> WORK TO COMPLETE
Rescale the records from the line with "Which object out of" through the end of the records: copy every line in that span and change nothing outside the answers. In the answers, multiply each number (coordinates and distances) by 0.2, rounding to the same number of decimal places it had and rounding halves up.

> EXTRACTED DATA
>>>

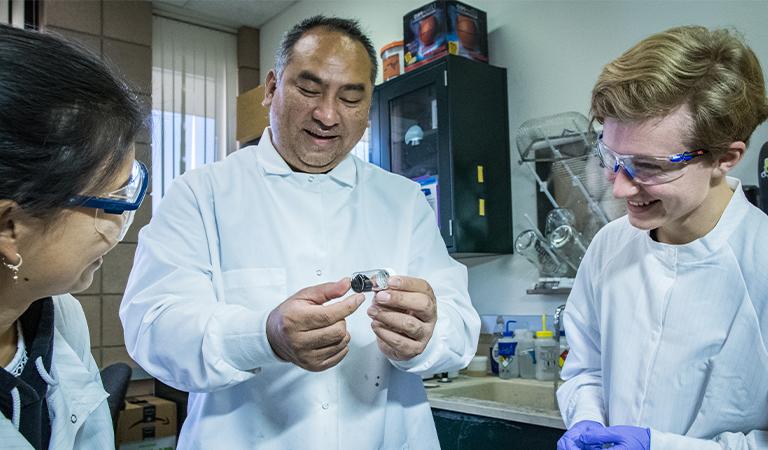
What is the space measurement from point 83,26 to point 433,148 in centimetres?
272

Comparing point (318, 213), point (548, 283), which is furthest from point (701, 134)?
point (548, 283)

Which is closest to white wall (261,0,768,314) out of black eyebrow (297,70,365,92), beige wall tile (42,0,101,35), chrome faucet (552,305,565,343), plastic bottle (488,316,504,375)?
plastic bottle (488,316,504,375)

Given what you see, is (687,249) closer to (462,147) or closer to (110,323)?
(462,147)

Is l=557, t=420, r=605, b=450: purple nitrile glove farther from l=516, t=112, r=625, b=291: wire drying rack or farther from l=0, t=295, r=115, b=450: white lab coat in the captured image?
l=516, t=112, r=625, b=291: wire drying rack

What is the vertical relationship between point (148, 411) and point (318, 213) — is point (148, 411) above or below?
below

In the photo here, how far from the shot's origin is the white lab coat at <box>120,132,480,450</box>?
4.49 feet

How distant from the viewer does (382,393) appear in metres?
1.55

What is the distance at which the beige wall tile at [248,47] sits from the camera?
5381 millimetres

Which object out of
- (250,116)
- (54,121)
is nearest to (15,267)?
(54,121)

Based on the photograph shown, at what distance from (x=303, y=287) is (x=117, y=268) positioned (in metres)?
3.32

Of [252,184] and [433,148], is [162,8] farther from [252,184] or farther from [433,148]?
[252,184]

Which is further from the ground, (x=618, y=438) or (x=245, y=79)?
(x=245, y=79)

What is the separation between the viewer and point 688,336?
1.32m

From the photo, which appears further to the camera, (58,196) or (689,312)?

<<<

> EXPECTED OUTPUT
Which object out of
- (250,116)
- (54,121)
is nearest to (15,267)?
(11,24)

Based on the photograph shown, at what distance from (x=303, y=287) is (x=117, y=268) positioned (in metres)?
0.66

Of [252,184] and [433,148], is [162,8] farther from [252,184] or farther from [433,148]?
[50,37]

Which is further from the ground, (x=618, y=438) or (x=245, y=79)?
(x=49, y=16)

What is the separation between the viewer and point 688,336?
0.26m

From the photo, which appears further to the camera, (58,196) or (689,312)?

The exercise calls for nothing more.